Comme on pouvait s’y attendre, après les commentaires « racisés » (euphémisme pour ne pas dire que ceux qui le pratiquent sont racistes) reprochant à un Noir d’avoir sauvé un petit Blanc, on entend des thèses complotistes venues de l’autre camp. Pour certains, le geste de M. Gassama est banal et ne mérite pas qu’on s’y attarde. Après tout, un peu de gymnastique ne fait pas de mal, n’est-ce pas. Pire : certains avancent qu’il s’agit là d’une habile mise en scène. Et l’on retrouve les habituels spécialistes de l’image qui décortiquent seconde par seconde et trouvent, qui une ombre, qui une main, qui un personnage qui change etc. On est en plein délire collectif.

Où l’on voit que, désormais, non seulement la vérité n’est qu’une opinion parmi d’autres mais que la vérité importe peu. Elle n’est que le point de départ et ceux qui en parlent la transforment en exploit, en supercherie, en habile montage, en mise en scène.

 

Répondons à ceux qui d’habitude s’opposent mais qui, souvent, se rejoignent quand l’objectif est atteint. Si M. Mamoudou Gassama avait agi uniquement pour en tirer le bénéfice de voir sa situation administrative régularisée, il n’avait pas besoin de prendre de tels risques. Il lui suffisait, comme les autres, d’attendre et d’avoir un peu de chance. Seulement, dans notre beau pays de France, on n’aime pas ceux qui se détachent du peloton. Depuis une trentaine d’années, tout est nivelé, uniformisé. Les études secondaires fabriquent des « moyens » qui, avec plus ou moins la moyenne, décrochent le bac à 80 %. L’ancienne ministre avait supprimé les classes européennes qui attiraient, toutes origines sociales confondues, les élèves les plus motivés et dégageaient une élite républicaine finalement rattrapée par la horde des moyens. Son prédécesseur avait supprimé certaines bourses au mérite. Le blue-jean est porté par toutes les générations. L’industrie agro-alimentaire impose des standards et les médias, encore très récemment, se chargent de ringardiser la cuisine et les produits de terroirs. Le menu de la jeune génération se résume le plus souvent au kébab le midi et à la pizza le soir. La culture, malgré les moyens considérable de notre époque est aussi standardisée. Il suffit de comparer les programmes des MJC d’un département à l’autre, de voir les galeries d’art, les programmes de cinéma. Le Gouvernement agit dans le même sens en diminuant ou supprimant les subventions. Tout concourt à l’uniformisation, le nivellement, la médiocrité (au sens propre). Quand, au moins deux générations sont conditionnées, jusque dans leurs assiettes (assiettes qui ne sont même plus nécessaires d’ailleurs) par l’uniformisation, on est réceptif au nivellement et au rejet de ce qui est lié à l’effort et au mérite

 

Dans ce contexte, apparaît une nouvelle déclinaison du conflit entre l’inné et l’acquis. L’inné, ce sont les habitants de ce quartier du 18e qui sont effrayés à l’idée qu’un enfant risque de tomber du 4e étage et de se tuer sous leurs yeux, sans pouvoir rien faire. L’inné, ce sont les encouragements quand un jeune tente et réussit à escalader en se hissant de balcon en balcon. C’est l’explosion de joie quand il chope le petit et le sauve. L’inné, c’est encore la demande que cet homme ne soit pas seulement félicité mais qu’on lui apporte un peu de ce qui lui manque et qu’on devine immense.

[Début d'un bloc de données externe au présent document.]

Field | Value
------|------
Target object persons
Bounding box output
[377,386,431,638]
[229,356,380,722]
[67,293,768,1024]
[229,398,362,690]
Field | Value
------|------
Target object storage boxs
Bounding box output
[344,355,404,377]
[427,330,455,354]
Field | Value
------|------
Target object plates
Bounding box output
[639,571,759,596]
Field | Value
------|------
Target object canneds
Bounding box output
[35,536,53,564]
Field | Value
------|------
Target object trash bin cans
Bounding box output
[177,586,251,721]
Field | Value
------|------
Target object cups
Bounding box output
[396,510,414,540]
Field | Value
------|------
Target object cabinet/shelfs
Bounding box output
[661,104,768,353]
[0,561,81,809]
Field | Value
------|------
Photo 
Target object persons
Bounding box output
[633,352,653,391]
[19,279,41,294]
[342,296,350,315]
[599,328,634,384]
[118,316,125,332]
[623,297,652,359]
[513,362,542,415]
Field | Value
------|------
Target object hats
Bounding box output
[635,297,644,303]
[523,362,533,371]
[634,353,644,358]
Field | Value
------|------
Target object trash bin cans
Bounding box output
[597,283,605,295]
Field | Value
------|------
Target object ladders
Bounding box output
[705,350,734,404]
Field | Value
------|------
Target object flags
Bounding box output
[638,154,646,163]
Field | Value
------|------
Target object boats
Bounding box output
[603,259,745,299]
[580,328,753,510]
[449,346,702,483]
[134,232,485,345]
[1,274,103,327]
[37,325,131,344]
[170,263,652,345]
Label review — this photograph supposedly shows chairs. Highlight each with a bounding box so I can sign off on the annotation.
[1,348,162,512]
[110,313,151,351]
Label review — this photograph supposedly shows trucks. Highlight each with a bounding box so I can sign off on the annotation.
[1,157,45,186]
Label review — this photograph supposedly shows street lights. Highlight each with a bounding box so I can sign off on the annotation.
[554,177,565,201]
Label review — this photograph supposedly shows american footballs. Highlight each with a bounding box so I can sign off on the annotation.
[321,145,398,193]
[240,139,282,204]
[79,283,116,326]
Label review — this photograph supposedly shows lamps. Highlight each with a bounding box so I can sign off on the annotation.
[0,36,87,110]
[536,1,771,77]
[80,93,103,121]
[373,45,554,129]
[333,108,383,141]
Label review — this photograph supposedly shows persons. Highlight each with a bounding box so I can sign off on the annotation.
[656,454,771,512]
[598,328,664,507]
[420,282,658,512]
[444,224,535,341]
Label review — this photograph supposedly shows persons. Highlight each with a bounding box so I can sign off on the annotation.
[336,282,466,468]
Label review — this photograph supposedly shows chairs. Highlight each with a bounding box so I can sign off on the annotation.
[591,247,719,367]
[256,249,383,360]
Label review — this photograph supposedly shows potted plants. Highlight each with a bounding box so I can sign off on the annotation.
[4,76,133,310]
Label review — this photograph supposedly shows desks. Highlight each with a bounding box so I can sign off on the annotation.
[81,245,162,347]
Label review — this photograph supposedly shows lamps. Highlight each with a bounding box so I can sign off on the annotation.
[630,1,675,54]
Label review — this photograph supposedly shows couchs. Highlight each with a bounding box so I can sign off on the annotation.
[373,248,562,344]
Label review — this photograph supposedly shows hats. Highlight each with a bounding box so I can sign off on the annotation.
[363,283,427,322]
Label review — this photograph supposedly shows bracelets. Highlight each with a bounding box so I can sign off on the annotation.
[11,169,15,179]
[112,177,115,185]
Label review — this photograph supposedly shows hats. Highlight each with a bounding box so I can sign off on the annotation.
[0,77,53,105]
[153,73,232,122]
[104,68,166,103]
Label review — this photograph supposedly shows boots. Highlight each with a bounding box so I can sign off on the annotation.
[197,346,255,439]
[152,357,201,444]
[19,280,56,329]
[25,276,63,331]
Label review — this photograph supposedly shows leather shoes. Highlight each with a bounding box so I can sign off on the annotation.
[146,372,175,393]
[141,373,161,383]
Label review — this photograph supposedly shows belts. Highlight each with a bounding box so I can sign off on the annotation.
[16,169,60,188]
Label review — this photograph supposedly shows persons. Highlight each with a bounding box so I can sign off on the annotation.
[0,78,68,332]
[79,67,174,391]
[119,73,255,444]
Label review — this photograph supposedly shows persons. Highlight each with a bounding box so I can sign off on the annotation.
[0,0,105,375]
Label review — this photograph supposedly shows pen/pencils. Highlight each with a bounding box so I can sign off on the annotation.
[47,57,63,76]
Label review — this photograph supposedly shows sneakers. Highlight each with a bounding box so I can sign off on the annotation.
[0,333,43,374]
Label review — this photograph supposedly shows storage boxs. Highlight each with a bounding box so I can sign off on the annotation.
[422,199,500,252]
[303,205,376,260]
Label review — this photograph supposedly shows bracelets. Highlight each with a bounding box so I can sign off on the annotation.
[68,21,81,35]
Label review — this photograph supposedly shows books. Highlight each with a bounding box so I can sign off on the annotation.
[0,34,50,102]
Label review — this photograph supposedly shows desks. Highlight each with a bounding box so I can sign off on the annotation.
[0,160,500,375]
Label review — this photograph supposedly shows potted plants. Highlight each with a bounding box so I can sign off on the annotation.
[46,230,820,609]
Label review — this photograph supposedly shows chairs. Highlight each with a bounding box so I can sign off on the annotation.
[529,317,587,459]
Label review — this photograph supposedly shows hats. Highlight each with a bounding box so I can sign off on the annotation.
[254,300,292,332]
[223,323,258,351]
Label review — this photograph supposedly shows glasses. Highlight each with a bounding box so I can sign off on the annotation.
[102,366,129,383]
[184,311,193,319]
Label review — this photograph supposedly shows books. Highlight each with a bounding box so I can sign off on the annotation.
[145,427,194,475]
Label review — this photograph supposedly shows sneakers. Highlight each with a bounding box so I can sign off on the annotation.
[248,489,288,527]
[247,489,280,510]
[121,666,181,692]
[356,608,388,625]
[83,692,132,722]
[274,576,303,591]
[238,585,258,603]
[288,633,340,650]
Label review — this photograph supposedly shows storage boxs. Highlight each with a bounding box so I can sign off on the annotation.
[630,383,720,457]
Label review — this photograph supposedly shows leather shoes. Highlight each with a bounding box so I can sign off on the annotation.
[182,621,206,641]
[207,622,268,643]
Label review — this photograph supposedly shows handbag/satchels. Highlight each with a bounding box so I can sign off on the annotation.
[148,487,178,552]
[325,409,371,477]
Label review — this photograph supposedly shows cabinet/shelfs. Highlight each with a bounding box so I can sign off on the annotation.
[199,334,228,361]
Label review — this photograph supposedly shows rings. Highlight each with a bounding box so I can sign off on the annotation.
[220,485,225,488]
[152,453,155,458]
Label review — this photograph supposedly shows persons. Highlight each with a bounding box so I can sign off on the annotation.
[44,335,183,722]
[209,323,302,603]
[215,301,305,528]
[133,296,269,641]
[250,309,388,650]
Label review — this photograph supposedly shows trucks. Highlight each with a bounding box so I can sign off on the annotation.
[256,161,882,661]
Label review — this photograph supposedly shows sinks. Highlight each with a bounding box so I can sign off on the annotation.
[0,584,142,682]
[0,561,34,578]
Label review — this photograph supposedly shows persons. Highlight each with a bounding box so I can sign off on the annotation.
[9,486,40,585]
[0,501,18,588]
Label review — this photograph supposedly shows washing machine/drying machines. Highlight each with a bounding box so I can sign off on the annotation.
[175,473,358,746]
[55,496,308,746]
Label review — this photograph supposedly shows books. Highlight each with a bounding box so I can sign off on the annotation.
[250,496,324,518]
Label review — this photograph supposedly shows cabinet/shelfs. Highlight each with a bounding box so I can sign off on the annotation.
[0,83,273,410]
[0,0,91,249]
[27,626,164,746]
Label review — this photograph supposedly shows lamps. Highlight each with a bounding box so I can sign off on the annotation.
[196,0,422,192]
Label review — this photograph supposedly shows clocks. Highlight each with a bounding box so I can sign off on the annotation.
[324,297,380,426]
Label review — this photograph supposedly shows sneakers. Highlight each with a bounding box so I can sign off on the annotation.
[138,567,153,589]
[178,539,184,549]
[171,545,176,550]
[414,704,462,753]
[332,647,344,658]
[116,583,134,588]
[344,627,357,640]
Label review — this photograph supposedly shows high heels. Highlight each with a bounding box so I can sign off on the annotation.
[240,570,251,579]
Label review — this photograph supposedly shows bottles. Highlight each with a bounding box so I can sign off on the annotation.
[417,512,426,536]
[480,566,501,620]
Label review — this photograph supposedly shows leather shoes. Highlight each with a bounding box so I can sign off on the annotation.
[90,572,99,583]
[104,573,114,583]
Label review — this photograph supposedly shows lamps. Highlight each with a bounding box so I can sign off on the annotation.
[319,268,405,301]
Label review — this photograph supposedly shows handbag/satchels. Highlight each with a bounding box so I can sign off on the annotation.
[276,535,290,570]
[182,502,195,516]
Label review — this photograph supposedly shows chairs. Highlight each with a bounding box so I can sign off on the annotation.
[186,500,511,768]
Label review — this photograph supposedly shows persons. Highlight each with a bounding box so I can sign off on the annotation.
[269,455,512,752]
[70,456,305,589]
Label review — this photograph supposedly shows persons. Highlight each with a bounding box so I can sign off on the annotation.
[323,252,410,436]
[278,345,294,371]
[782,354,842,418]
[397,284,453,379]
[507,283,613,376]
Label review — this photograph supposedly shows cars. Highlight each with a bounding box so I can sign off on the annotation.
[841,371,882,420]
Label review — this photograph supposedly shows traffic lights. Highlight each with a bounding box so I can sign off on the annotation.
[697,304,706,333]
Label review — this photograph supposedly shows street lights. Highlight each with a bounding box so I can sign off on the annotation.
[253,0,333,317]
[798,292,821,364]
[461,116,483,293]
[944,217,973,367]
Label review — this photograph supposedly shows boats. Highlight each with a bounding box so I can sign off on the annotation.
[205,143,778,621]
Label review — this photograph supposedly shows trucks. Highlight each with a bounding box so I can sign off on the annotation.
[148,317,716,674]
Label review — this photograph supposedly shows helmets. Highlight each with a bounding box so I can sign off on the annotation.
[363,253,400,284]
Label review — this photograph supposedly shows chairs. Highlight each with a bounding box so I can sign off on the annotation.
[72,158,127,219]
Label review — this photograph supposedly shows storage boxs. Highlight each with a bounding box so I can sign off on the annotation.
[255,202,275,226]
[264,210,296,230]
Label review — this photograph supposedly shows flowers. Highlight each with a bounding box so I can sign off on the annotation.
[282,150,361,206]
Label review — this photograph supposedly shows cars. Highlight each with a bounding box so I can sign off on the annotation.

L’acquis, ce sont tous les commentaires qui ont suivi. Selon ce qu’on a acquis, on va minimiser le geste sauveteur, on va le reprocher, on va le suspecter. Le problème, c’est que dans une civilisation, l’acquis l’emporte sur l’inné. D’ici peu, M. Gassama va se trouver au ban de la société, rejeté par tous. Sans doute que, dans quelques mois, on le retrouvera dans un reportage où il expliquera qu’il a dû changer de vie, changer de quartier, peut-être même changer de nom pour avoir la paix et continuer de vivre. À l’heure d’écrire ces lignes, il doit être abasourdi par le tintamarre autour d’un geste spontané, poussé par le cœur. Rappelons que « courage » vient de « cœur » (« Rodrigue, as-tu du cœur ? »). Rappelons ce que nous disions à chaud : en Afrique, on ne se pose pas de question quand il s’agit d’aider quelqu’un en grand danger. On agit et l’on a souvent pour seule récompense que le sentiment d’avoir fait le bien et la mémoire de son exploit entretenu par la puissante tradition orale.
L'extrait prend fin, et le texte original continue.